Amorius a écrit :Cependant, je vais modéré mon propos antérieur (mais là aussi, cela demande de la recherche pour établir une réponse précise) quant à l'emploi de l'arme nucléaire. C'est-à-dire que mon explication était, semble-t-il, valable jusqu'à Vatican II (concile pastoral). La phrase (de Gaudium et spes) citée par Christophe : "4. Tout acte de guerre qui tend indistinctement à la destruction de villes entières ou de vastes régions avec leurs habitants est un crime contre Dieu et contre l'homme lui-même, qui doit être condamné fermement et sans hésitation." peut-être interprétée de manières bien différentes à cause de l'adverbe "indistinctement".
Je trouve la "
modération de votre propos antérieur" quelque peu... timorée !

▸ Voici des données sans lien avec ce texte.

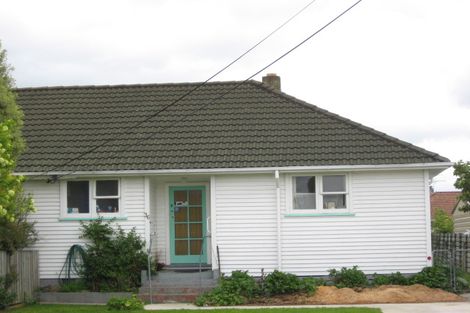 Photo of property in 36-38 Pitchill Street, Mayfield, Blenheim, 7201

Vous sous-entendez que la justification de l'utilisation de l'arme atomique aurait été valable jusqu'au second Concile de Vatican ? Dans ce cas, je vous prie de bien vouloir produire une référence précise - magistèrielle et pré-conciliaire - qui légitimerait l'usage de l'arme atomique...
D'autre part, lorsque vous écrivez "
Vatican II (concile pastoral)", laissant entendre que son contenu serait exclusivement pastoral à l'exclusion de tout contenu dogmatique, c'est oublier un peu vite les textes doctrinaux, telles les deux Constitutions "dogmatiques",
Lumen Gentium (sur l'Eglise) et
Dei Verbum (sur la Révélation divine). Et même si le Concile n'a pas engagé son infaillibilité, il n'en demeure pas moins que son enseignement jouit de l’autorité du Magistère suprême de l’Église !
Enfin, je ne vois pas où est l'équivoque dans l'utilisation de l'adverbe "indistinctement", tant que l'on se tient à une lecture catholique. Les populations civiles sont les véritables
cibles et les principales victimes des attaques nucléaires : il s'agit là bien plus que de "dommages collatéraux" (sic.), comme l'on désigne désormais pudiquement les victimes civiles
involontaires occasionnées par un conflit militaire. Que les populations civiles et les villes deviennent des cibles militaires... voilà ce que condamne le Magistère !
Que Dieu vous bénisse de Sa miséricorde.